Camas debajo de la ventana: ideas y consejos para acertar
Colocar camas debajo de la ventana no tiene por qué ser un error de distribución. En dormitorios estrechos, habitaciones con varias puertas o estancias con poco espacio de pared, puede ser la solución que permite encajar la cama y aprovechar mejor el resto del cuarto.

La clave está en estudiar la altura y el tipo de ventana, la entrada de luz, el aislamiento y la presencia de un radiador.
Con estas ideas podrás decidir si esta distribución encaja en tu dormitorio y decorarla para que resulte cómoda, luminosa y equilibrada.
- ¿Se puede poner la cama debajo de la ventana?
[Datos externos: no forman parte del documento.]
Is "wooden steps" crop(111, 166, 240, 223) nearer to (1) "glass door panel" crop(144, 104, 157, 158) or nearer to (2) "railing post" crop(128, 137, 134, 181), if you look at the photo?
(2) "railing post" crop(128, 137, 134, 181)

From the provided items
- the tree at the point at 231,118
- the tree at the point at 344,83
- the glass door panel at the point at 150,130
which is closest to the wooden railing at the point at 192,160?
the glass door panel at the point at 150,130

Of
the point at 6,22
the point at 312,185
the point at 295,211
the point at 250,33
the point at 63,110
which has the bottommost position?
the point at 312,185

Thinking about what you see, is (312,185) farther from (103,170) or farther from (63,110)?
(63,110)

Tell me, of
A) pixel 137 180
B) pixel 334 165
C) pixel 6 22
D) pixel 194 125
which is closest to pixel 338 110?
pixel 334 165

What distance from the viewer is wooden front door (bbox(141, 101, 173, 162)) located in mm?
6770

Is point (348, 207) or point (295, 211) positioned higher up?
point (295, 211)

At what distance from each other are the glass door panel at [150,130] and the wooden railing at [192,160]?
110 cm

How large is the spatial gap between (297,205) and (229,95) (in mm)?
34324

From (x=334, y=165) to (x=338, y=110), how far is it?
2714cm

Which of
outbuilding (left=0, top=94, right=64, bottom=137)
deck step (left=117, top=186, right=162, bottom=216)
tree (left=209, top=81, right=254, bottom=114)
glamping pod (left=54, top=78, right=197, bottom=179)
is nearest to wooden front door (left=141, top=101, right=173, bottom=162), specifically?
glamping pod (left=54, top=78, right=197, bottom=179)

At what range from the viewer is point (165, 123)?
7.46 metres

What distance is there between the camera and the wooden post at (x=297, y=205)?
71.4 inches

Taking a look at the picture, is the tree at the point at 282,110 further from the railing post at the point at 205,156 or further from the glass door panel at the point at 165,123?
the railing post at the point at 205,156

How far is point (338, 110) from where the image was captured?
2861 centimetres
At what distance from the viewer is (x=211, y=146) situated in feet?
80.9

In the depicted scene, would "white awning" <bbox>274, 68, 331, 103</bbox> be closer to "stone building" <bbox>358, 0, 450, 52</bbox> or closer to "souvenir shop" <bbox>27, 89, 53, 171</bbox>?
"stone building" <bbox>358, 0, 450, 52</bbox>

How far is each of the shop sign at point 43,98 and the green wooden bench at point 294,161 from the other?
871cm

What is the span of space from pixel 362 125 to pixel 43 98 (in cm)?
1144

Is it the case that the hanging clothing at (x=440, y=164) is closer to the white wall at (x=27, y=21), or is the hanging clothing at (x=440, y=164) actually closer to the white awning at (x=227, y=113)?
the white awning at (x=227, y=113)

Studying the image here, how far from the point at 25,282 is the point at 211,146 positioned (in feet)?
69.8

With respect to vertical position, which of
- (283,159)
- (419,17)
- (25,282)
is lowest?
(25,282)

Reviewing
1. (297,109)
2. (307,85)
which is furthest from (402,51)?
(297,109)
- Cuándo es una buena idea colocar la cama bajo la ventana
- Ventajas de las camas debajo de la ventana
- Inconvenientes y cómo resolverlos
- Qué cabecero elegir para una cama bajo la ventana
- Cortinas, estores y textiles: la clave del confort
- Ideas según el tipo de ventana
- Cómo colocar las mesillas y mantener el equilibrio
- ¿Es recomendable en un dormitorio infantil?
- Camas debajo de la ventana y feng shui
- Checklist antes de mover la cama
¿Se puede poner la cama debajo de la ventana?
Sí, se puede poner la cama debajo de una ventana siempre que no se dificulte su apertura, no existan corrientes molestas y la composición permita descansar con comodidad.
No hay una regla universal que obligue a colocarla en una pared ciega: cada dormitorio tiene una planta y unas necesidades distintas.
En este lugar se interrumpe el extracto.